Gelegentlich kann es bei NVMe-oF vorkommen, dass sich einzelne I/O-Queues fehlerhaft verhalten, oder so abstürzen, dass sie keine Daten mehr transportieren. Bisher war es dann notwendig, die Zuordnung der betroffenen LUN zum Host-Controller per Reboot neu zu initialisieren. Mit NVMe-oF gibt es jetzt auch Mechanismen, einzelne, fehlerhafte I/O-Queues zu löschen, ohne dabei die Verbindung von Host-Controller zur LUN dazu zu resetten. Auch dieses Feature verbessert die Zuverlässigkeit und macht NVMe-oF ein weiteres Stück Enterprise-tauglich.
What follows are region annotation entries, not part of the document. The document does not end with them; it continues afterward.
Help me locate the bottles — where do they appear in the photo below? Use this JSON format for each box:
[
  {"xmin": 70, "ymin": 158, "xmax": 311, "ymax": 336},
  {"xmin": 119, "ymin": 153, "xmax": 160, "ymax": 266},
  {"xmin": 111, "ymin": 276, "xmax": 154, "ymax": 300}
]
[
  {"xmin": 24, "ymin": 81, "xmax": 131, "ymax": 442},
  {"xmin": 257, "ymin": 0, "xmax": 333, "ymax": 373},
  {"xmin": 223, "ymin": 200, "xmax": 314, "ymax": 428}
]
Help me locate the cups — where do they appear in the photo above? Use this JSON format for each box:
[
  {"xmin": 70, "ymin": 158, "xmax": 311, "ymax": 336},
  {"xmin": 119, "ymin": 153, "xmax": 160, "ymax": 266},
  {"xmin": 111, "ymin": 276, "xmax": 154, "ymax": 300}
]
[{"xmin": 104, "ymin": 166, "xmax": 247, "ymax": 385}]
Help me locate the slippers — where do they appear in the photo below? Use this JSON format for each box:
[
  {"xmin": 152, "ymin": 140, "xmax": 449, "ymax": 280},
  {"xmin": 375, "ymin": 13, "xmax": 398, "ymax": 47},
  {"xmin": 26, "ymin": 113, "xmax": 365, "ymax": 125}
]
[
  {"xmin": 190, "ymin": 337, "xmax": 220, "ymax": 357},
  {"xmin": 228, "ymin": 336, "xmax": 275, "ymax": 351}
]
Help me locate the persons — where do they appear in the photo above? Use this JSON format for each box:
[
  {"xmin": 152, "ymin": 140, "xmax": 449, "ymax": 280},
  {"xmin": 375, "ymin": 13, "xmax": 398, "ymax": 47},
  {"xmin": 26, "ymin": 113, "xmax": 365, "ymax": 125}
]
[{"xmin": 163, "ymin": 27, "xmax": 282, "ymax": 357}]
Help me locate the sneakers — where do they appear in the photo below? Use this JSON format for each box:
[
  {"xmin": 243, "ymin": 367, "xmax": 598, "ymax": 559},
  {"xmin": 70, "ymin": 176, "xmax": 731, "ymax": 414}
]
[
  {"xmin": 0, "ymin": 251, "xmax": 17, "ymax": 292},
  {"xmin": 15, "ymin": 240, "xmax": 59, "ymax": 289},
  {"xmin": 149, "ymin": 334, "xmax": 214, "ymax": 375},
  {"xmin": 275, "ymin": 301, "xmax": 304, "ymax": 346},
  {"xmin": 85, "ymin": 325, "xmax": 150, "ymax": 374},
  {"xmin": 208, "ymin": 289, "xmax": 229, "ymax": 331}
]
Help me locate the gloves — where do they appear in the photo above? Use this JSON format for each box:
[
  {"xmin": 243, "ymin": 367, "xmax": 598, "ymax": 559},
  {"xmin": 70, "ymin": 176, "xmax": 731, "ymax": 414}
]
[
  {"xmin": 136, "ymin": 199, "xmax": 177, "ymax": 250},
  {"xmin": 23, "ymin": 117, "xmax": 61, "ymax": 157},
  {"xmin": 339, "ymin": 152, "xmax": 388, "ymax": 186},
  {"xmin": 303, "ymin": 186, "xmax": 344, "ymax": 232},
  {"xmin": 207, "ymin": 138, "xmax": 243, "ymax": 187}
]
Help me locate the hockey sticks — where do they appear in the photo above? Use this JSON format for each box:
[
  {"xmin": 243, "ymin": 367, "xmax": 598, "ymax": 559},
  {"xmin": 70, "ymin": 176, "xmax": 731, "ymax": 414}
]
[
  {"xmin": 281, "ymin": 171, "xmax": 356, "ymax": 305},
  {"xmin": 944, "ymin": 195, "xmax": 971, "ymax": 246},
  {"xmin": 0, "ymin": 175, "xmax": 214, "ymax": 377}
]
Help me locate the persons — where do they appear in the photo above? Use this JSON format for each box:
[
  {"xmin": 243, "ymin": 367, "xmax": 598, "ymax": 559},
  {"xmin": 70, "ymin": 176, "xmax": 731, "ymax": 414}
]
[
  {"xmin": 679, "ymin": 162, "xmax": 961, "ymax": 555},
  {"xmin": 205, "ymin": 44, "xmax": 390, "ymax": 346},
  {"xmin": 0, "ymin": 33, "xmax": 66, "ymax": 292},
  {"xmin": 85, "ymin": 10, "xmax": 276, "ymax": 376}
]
NVMe-oF 1.1: NVMexpress-Konsortium arbeitet an neuen Feature-Sets
Das NVMexpress-Konsortium arbeitet intensiv weiter an neuen Funktionen und verbessert bestehende Funktionen, immer den generischen Anwendungsfall »Enterprise IT« im Hinterkopf«, sagt John Kim, Director Storage Marketing bei Mellanox. »Man hört dabei auch aufmerksam auf Probleme, Herausforderungen und Wünsche der Anwender.« Dass im Konsortium zahlreiche Unternehmen aus allen Bereichen des NVMe-Stacks aktiv mitarbeiten, soll auch weiterhin zu einem ausgewogenen Feature-Set von NVMe-oF beitragen. Und wer Spaß daran hat, trockene technische Spezifikationen zu lesen: das NVMexpress-Konsortium bietet alle bisher veröffentlichten Versionen zum Download an.